Where was their power derived from? There is obvious power in dressing to foreground your sexuality…and its specific. It specifically alerts heterosexual men to your availability as a sex-object and because of that will incline many of them toe the line, dance the dance and walk the tight-rope necessary to getting closer to that object. It is a costume of manipulation. Were these girls baring as much flesh as is legal in a public place to ‘feel sexy for themselves?’ No.
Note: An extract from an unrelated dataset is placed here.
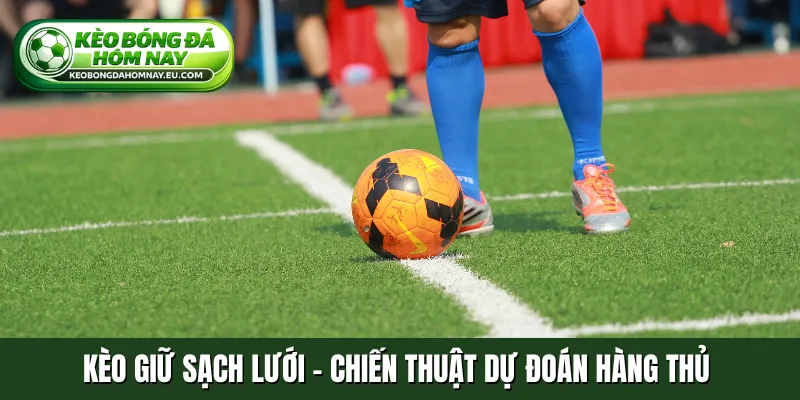 Kèo giữ sạch lưới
There is nothing inherently wrong in leading with your sexuality when relating to the adult world, but there was something about the uniformity of how they presented, the discomfort they must have felt (I was cold in a shirt, tank-top and coat) and the many layers of makeup and fake bits they had applied that unnerved me. My students were promoting one aspect of themselves to launch upon the virtual theatre of Instagram/Facebook and twitter like driven PR machines. This Amazonian army I sat next to were emphasising one aspect of themselves so strongly that they transcended the rationale of place and purpose and the extreme qualities of their exposing costumes belied the hidden reality of their natural selves. But their outward confidence was fully embodied and I’ve no doubt that their performance of sexuality would be tagged ‘self-expression’ and maybe it is…of one, narrow self. I’ve always wondered if, in the context of modern mating, a man can think clearly enough to identify and question a woman’s other selves/facets when that one, animalistic framing is offered so strongly. Does looking beyond become impossible or irrelevant? I guess I’ll never know.

 

These two episodes reminded me of Natasha Walter’s very brilliant book ‘Living Dolls.’ Published in 2010, it addresses the hyper-sexualized media-culture we live in and how the new feminism, perhaps exemplified by nineties ‘girl-power’, has given validating  rhetoric to performances of sexuality tailored specifically to men rather than the identities of women…at least, that’s how I understand it. She says:

 

‘…focus on independence and self expression is now sold back to young women as the narrowest kind of consumerism and self-objectification.’

 

There’s a clear anecdote in the book about her trip to see ‘Bratz’ the movie. Most of the pre-adolescent girls who saw the movie with her that day loved the storyline of fashion, flirting and The Bratz local fame as budding pop-stars. One girl was disappointed that ‘they didn’t go on an adventure.’ Walter suggests:

 

‘But there aren’t many adventures on offer in this part of our culture, in which the main journey of a young girl is expected to lie along her path to winning the admiration of others for her appearance.’

 

With this in mind, the image projections of my students and those girls on the train could be aligned to the aspirations of a stereotypical fifties debutante ‘look at how attractive I look…so please want me, want me, want me.’ If I was allowed, I’d like to ask my students to identify with their bodies less and themselves more. I’d like to say ‘you are not your bodies; your bodies are one window to yourself.’ It is fun to be fashionable, it is fun to be sexy, although bare flesh and sexiness are not synonymous. But what happens when life doesn’t reward you for those things? What happens when generations identify with their bodies so much, with reference to the virtual theatre, that the ‘body-project’ overrides relationship to the larger world? Disappointment? Disenchantment? Dissafectedness? It’s a case for education isn’t it?